__REQUIRED WORK__: Convert the listing below into a JSON list of strings, with one string per line and blank lines omitted.

____ STORED ROWS

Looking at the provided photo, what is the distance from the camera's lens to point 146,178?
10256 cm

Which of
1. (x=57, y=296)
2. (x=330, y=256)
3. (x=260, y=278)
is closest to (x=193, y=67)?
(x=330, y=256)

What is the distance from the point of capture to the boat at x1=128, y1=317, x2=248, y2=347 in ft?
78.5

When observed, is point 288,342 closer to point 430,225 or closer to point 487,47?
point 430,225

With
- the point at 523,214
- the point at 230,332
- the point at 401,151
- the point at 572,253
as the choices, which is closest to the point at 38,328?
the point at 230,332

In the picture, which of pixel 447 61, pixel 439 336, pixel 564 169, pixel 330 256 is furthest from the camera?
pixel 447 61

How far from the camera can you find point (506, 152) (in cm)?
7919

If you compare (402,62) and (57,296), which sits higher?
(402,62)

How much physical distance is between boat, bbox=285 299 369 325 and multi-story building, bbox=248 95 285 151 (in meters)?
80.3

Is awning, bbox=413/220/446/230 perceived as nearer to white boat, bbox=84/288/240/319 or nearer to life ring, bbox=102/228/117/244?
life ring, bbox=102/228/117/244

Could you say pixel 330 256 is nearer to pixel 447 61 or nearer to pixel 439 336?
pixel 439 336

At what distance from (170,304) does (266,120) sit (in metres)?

________

__REPLY TO THE TASK__:
[
  "Looking at the provided photo, what is the distance from the camera's lens to point 146,178?",
  "10256 cm",
  "Which of",
  "1. (x=57, y=296)",
  "2. (x=330, y=256)",
  "3. (x=260, y=278)",
  "is closest to (x=193, y=67)?",
  "(x=330, y=256)",
  "What is the distance from the point of capture to the boat at x1=128, y1=317, x2=248, y2=347 in ft?",
  "78.5",
  "When observed, is point 288,342 closer to point 430,225 or closer to point 487,47?",
  "point 430,225",
  "With",
  "- the point at 523,214",
  "- the point at 230,332",
  "- the point at 401,151",
  "- the point at 572,253",
  "as the choices, which is closest to the point at 38,328?",
  "the point at 230,332",
  "In the picture, which of pixel 447 61, pixel 439 336, pixel 564 169, pixel 330 256 is furthest from the camera?",
  "pixel 447 61",
  "How far from the camera can you find point (506, 152) (in cm)?",
  "7919",
  "If you compare (402,62) and (57,296), which sits higher?",
  "(402,62)",
  "How much physical distance is between boat, bbox=285 299 369 325 and multi-story building, bbox=248 95 285 151 (in meters)?",
  "80.3",
  "Is awning, bbox=413/220/446/230 perceived as nearer to white boat, bbox=84/288/240/319 or nearer to life ring, bbox=102/228/117/244?",
  "life ring, bbox=102/228/117/244",
  "Could you say pixel 330 256 is nearer to pixel 447 61 or nearer to pixel 439 336?",
  "pixel 439 336",
  "At what distance from (170,304) does (266,120) sit (in metres)?"
]